Issues with Primary Keys in Partitioned Tables

translator_bot · June 21, 2024, 8:49am

Note:
This topic has been translated from a Chinese forum by GPT and might contain errors.

Original topic: 关于分区表的主键问题

| username: zhanggame1

[TiDB Usage Environment] Production Environment / Testing / Poc
[TiDB Version]
[Reproduction Path] What operations were performed to encounter the issue
[Encountered Issue: Issue Phenomenon and Impact]
Test Case: There are two partitioned tables, both using list partitioning with the partition key draw_id. The difference is in the primary key. The primary key for ticket2 is (draw_id, ticket_no), while for ticket1 it is (ticket_no, draw_id). The data volume is 27 million, and the data is exactly the same. The table creation statements are as follows:

The execution plans for the same SQL are different

The issue is:
Partitioned tables require the partition key to be part of the primary key, making the primary key a composite key. Does the partition key have to be the first column in the primary key index? In my test, if the partition key is the second column, the SQL performs a full table scan.

translator_bot · June 21, 2024, 8:49am

| username: zhanggame1 | Original post link

From the test, when partitioning by draw_id, as long as draw_id is not in the first position of the primary key, the execution plan will perform a full table scan.

translator_bot · June 21, 2024, 8:49am

| username: 小龙虾爱大龙虾 | Original post link

It’s the leftmost prefix principle of the index (Huh? What? You said the join key draw_id is the partition key of the list partition table, so it can’t use NL_JOIN and then partition pruning to do a full partition scan? Maybe it just hasn’t been implemented yet )

translator_bot · June 21, 2024, 8:49am

| username: zhanggame1 | Original post link

Theoretically, having the partition key in the where condition should directly query these partitions instead of performing a full table scan, so this is quite puzzling.

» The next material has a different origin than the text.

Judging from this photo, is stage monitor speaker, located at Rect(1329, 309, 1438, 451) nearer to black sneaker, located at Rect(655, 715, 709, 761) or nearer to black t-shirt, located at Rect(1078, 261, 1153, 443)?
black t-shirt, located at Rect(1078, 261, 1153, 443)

translator_bot · June 21, 2024, 8:49am

| username: 小龙虾爱大龙虾 | Original post link

You’re talking about the simple query on the second floor, right? Both of them went through partition pruning. You can see the partition keyword in the access object. Actually, TiDB doesn’t have an operator for full partition scan; a full partition scan is displayed as a full table scan.

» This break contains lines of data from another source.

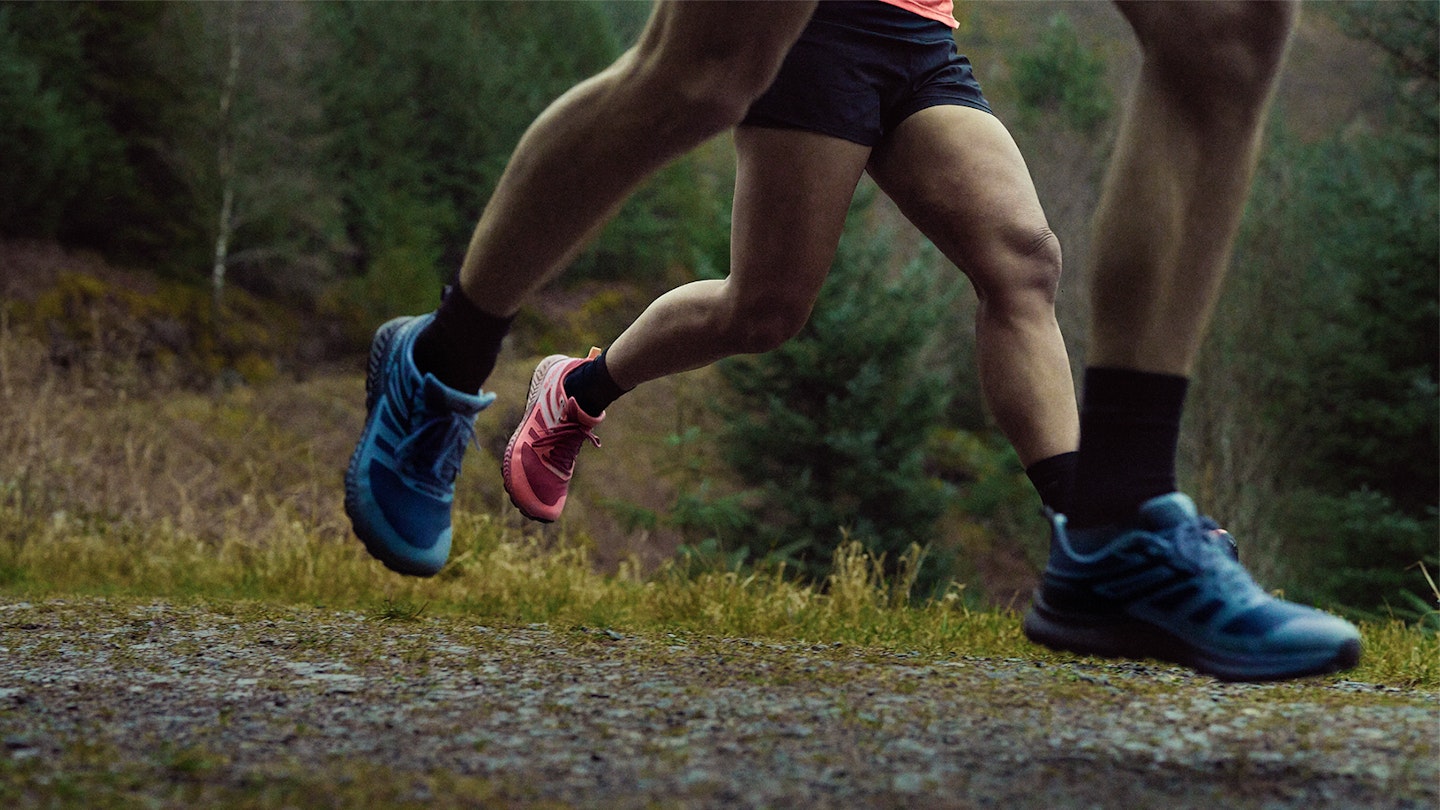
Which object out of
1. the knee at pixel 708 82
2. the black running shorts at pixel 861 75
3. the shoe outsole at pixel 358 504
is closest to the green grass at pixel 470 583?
the shoe outsole at pixel 358 504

translator_bot · June 21, 2024, 8:49am

| username: tidb菜鸟一只 | Original post link

Is there a difference in execution time between the two SQL queries?

translator_bot · June 21, 2024, 8:49am

| username: dba远航 | Original post link

Whether the primary key index should be the first or second depends on the filtering conditions used.

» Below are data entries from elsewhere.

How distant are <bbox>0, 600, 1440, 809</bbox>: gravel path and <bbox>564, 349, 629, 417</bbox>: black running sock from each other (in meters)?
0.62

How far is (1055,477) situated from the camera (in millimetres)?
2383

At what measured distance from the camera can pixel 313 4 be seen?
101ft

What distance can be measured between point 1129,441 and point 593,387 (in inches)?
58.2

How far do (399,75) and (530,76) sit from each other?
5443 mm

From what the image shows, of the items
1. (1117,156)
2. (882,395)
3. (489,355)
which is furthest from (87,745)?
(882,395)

translator_bot · June 21, 2024, 8:49am

| username: forever | Original post link

The actrows of the two SQLs are the same. The upper SQL follows the leftmost index principle and uses index join, while the lower SQL does not have a suitable index and uses hash join. If you create an index for the table in the lower SQL, both will be the same.

translator_bot · June 21, 2024, 8:49am

| username: wangccsy | Original post link

The training video for TiDB explains the basics well. Not bad. I don’t use partitioned tables much either. But it’s covered in the video, though the video can’t consider all scenarios.

translator_bot · June 21, 2024, 8:49am

| username: zhanggame1 | Original post link

The query result speed of the second floor’s SQL query is the same. I think the estimated number of rows in the execution plan is incorrect.

translator_bot · June 21, 2024, 8:49am

| username: tidb菜鸟一只 | Original post link

It seems that there is an issue with the execution plan display, but the actual execution is fine.